[Contemporary Art] The Innocent Eye Test

1657537456THE INNOCENT EYE TEST, Oil on canvas, 1981, was finished by Mark Tansey, American, born in 1949. It is an enormous canvas drawing whose measurements are 1988cm by 183cm. It is exhibited now in Metropolitan Museum of Art, NYC. In this painting, we can see that Tansey used ironic means and a sense of humor to poke fun at the haughtiness of the art community and its critics. He has sketched several official looking men dressed like scientists and experts all wearing glasses, with the exception of one man holding a mop. They are recording and observing the “real” cow’s reaction to the “drawn” cow. The sociological meaning in this painting is that Tansey’s art critics do not know how to determine the aesthetic value of the artwork but rely on their spectacles and a cow’s reaction. The mop in this painting refers to the likelihood of the cow moving his bowels, as if the art critics not having any clue of the cow’s response are prepared for any unpleasant reaction. Furthermore, the “real” cow in this painting not only symbolizes simplicity but also denotes an untrained art viewer. According to an art critic, Jeannine Mercer, “No mater how grand an artist perceives his masterpiece to be, he is never sure of its success until it pass the eye test. In those first second, before an art viewer’s facial expression succumbs to complacent politeness, the piece’s true merit can be found in his or her eyes.”

After I checked Tansey’s information on the Web, it gave me a better understanding of THE INNOCENT EYE TEST. Mark Tansey was born the son of two historians in 1949. His parents are authorized in the field of art history, so he grew up tangled within academic discussions about art analysis. Due to his background knowledge, he is adept in mixing historical events and figures on his paintings to create surreal, ironic, and metaphorical imagery.

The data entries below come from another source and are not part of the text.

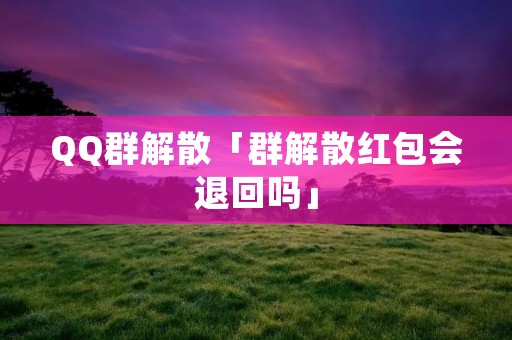 QQ群解散「群解散红包会退回吗」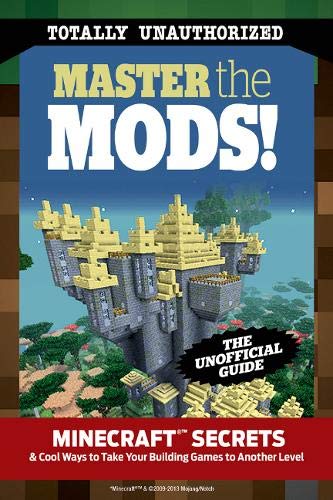 Master the Mods!: Minecraft(r)(Tm) Secrets & Cool Ways to Take Your Building Games to Another Level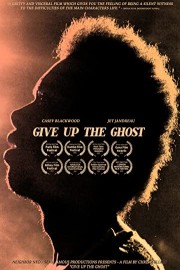 Give Up The Ghost
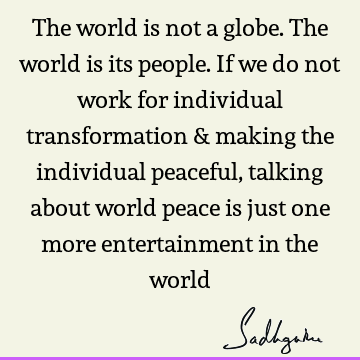 world Quotes : Peace, Transformation Quote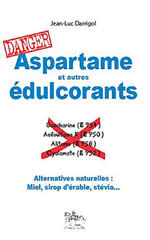 DARRIGOL Jean-Luc Aspartame et autres édulcorants : danger ! Librairie Eklectic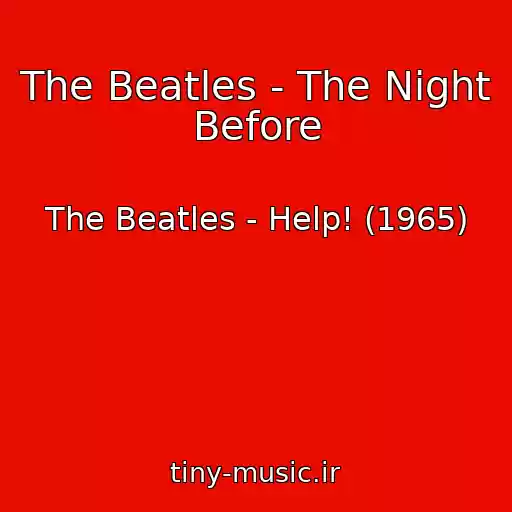 کاور آهنگ The Beatles - The Night Before از The Beatles - Help! (1965)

There are two reasons drawing me to choose THE INNOCENT EYE TEST. The first reason is that it is an enormous canvas drawing based on a monochromatically photocopied image. The second reason is that I saw the metaphorical meanings in the illustration beyond merely saw the literal representation. The metaphor drew me to explore the intriguing connections between figures. What does the real cow symbolize? What do the several official looking men refer to? Moreover, the men seem to wait for the real cow’s reaction, but why? All the above reasons drew me to stand before the piece and take a long look.